Last modified by Microchip on 2023/11/09 09:00

The PIC32 processor implements one or more copies of the General Purpose Registers (GPR) for use by high-priority interrupts. The extra banks of registers are known as shadow register sets. When a high-priority interrupt occurs, the processor automatically switches to a shadow register set without software intervention. This reduces overhead in the interrupt handler and reduces effective latency.

Interrupt Latency Reduction

The shadow register sets are controlled by registers located in the System Coprocessor (CP0) as well as the interrupt controller hardware located outside of the CPU core.

​PIC32MX application software is responsible for enabling use of the shadow register set via appropriate definition of the ISR handler function, as described here.

​PIC32MX795F512L implements 1 shadow register set. Please refer to the device data sheet for information as to how many shadow register sets are available in your device.

​PIC32MX application software must take care not to define more than 1 ISR handler as using the shadow register set.

​PIC32MX1xx/2xx/530/550/570 devices do not implement a shadow register set.

Basic Operation


An interrupt exception request is decoded by the interrupt controller. The vector number, requested priority level and shadow register set numbers are provided to the CPU core as shown below:

PIC32MX Shadow Register Structure

The shadow register set number is then written to the SRSCtlEICSS bit-field, which is used to select the "current shadow set" for the interrupt.

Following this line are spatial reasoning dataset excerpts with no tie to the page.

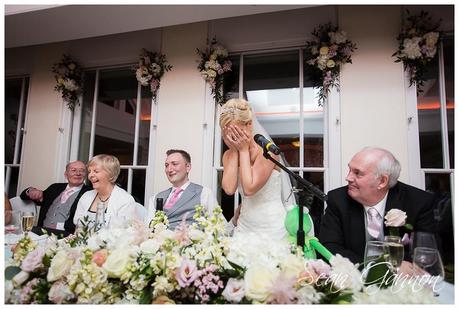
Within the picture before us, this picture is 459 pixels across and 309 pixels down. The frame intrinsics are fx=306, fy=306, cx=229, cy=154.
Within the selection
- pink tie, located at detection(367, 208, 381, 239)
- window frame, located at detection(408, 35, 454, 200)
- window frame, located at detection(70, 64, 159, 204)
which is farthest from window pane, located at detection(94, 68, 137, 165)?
window frame, located at detection(408, 35, 454, 200)

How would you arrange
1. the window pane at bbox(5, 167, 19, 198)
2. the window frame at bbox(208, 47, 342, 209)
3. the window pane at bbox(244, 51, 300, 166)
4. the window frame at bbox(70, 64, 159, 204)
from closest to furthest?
the window frame at bbox(208, 47, 342, 209), the window pane at bbox(244, 51, 300, 166), the window frame at bbox(70, 64, 159, 204), the window pane at bbox(5, 167, 19, 198)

The MIPS32® M4K® core then uses this information to perform the following:

  • The current GPR Bank ID is copied into the SRSCtlPSS field of the SRSCtl register. This is the Previous Shadow Set (PSS) ID to be recovered later when the interrupt exception request is completed.
  • The GPR set ID pulled from SRSCtlEICSS is copied into the SRSCtlCSS field of the SRSCtl register. This now specifies the Current Shadow Set (CSS).
  • Execution of the interrupt exception handler proceeds to completion, and an IRET instruction is executed.
  • The core then copies the values from the SRSCtlPSS bit field into the SRSCtlCSS bit field and execution resumes from the point at which the interrupt exception was issued.